- DATA SHOWN
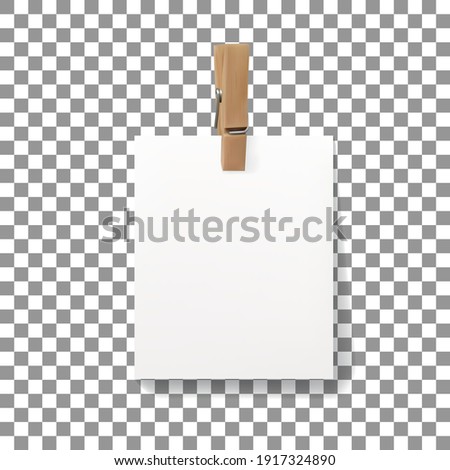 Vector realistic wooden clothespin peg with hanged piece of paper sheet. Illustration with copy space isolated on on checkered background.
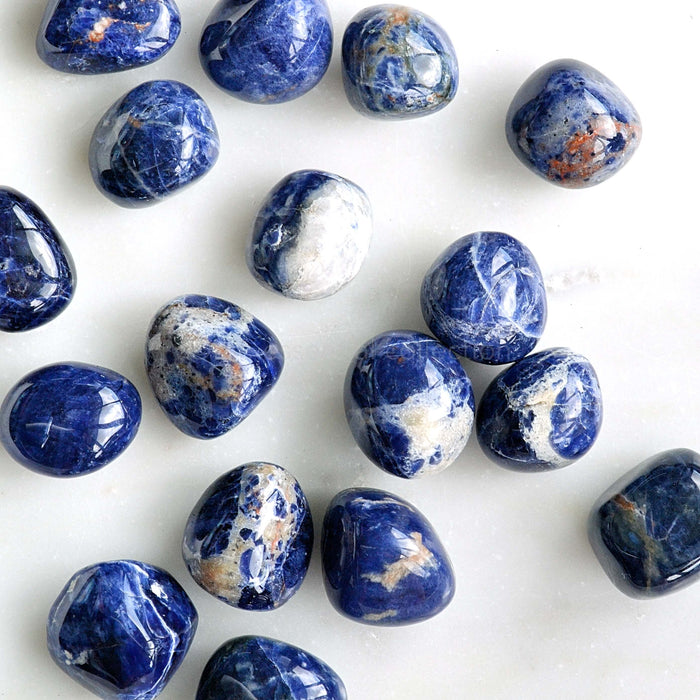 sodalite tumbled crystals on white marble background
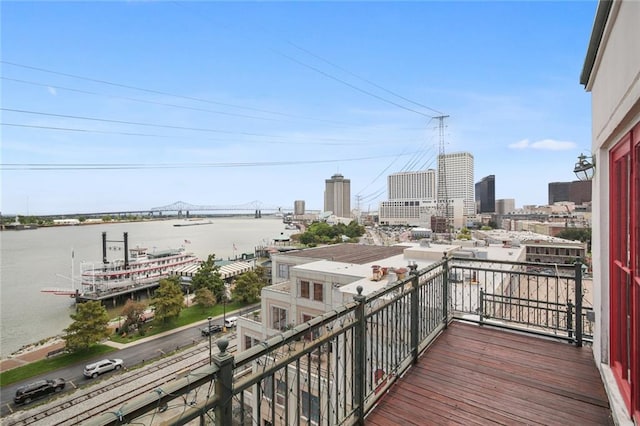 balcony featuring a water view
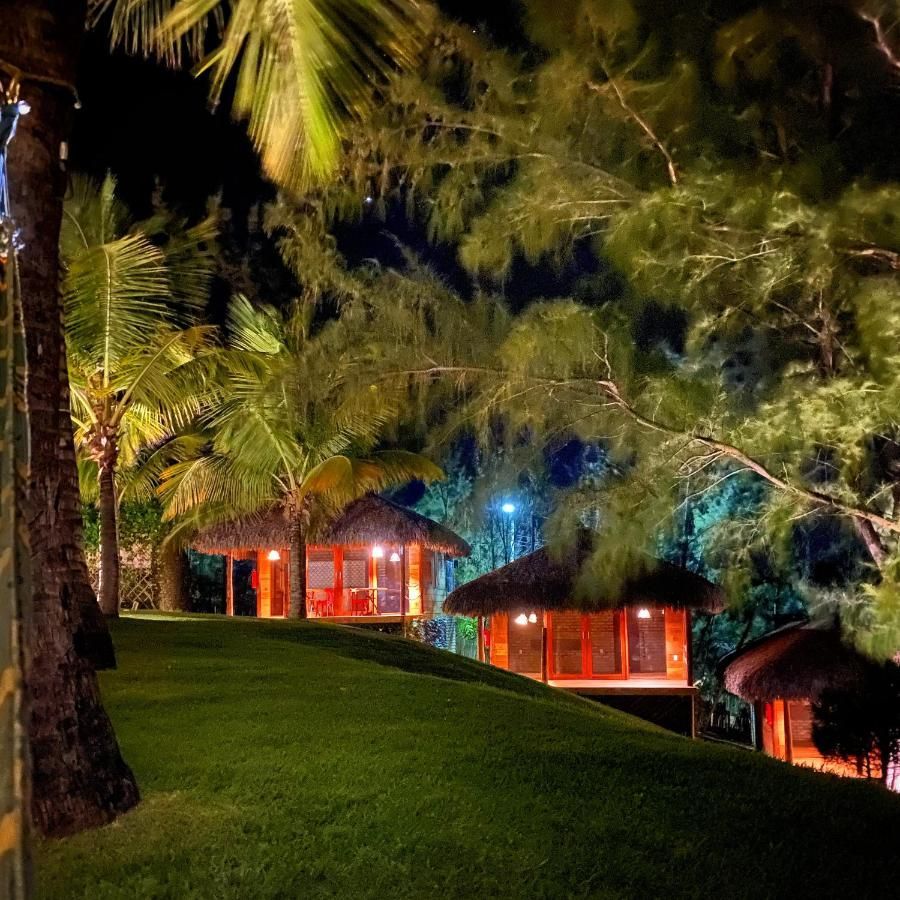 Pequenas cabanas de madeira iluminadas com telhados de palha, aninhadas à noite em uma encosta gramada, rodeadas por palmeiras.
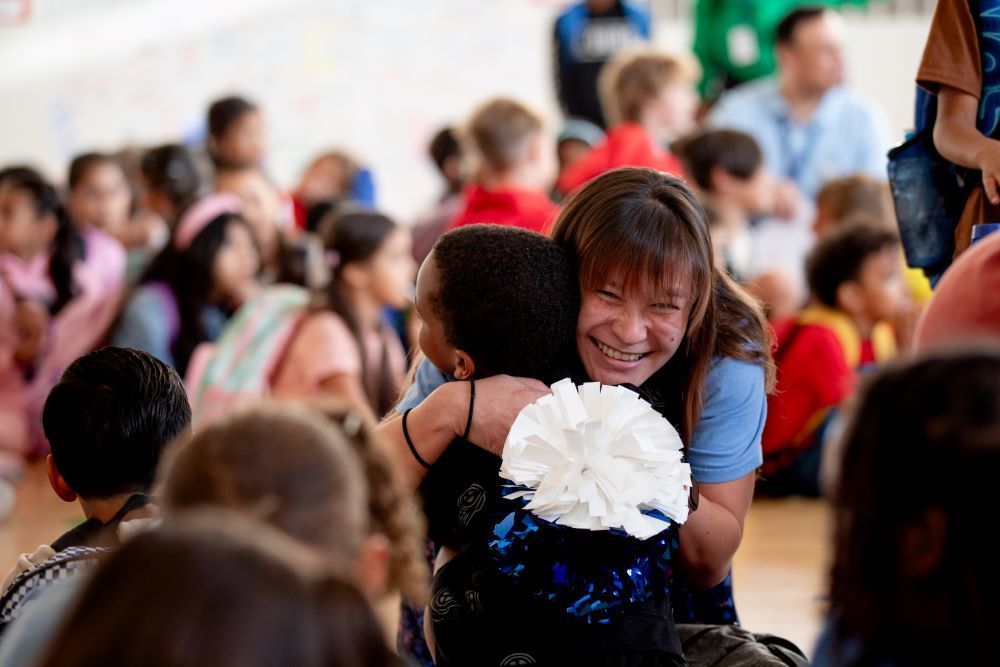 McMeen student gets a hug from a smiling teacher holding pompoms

- PROMPT
Print out every entry above without changing a word, and leave out the pictures.

- RESPONSE BOX
 Vector realistic wooden clothespin peg with hanged piece of paper sheet. Illustration with copy space isolated on on checkered background.
 sodalite tumbled crystals on white marble background
 balcony featuring a water view
 Pequenas cabanas de madeira iluminadas com telhados de palha, aninhadas à noite em uma encosta gramada, rodeadas por palmeiras.
 McMeen student gets a hug from a smiling teacher holding pompoms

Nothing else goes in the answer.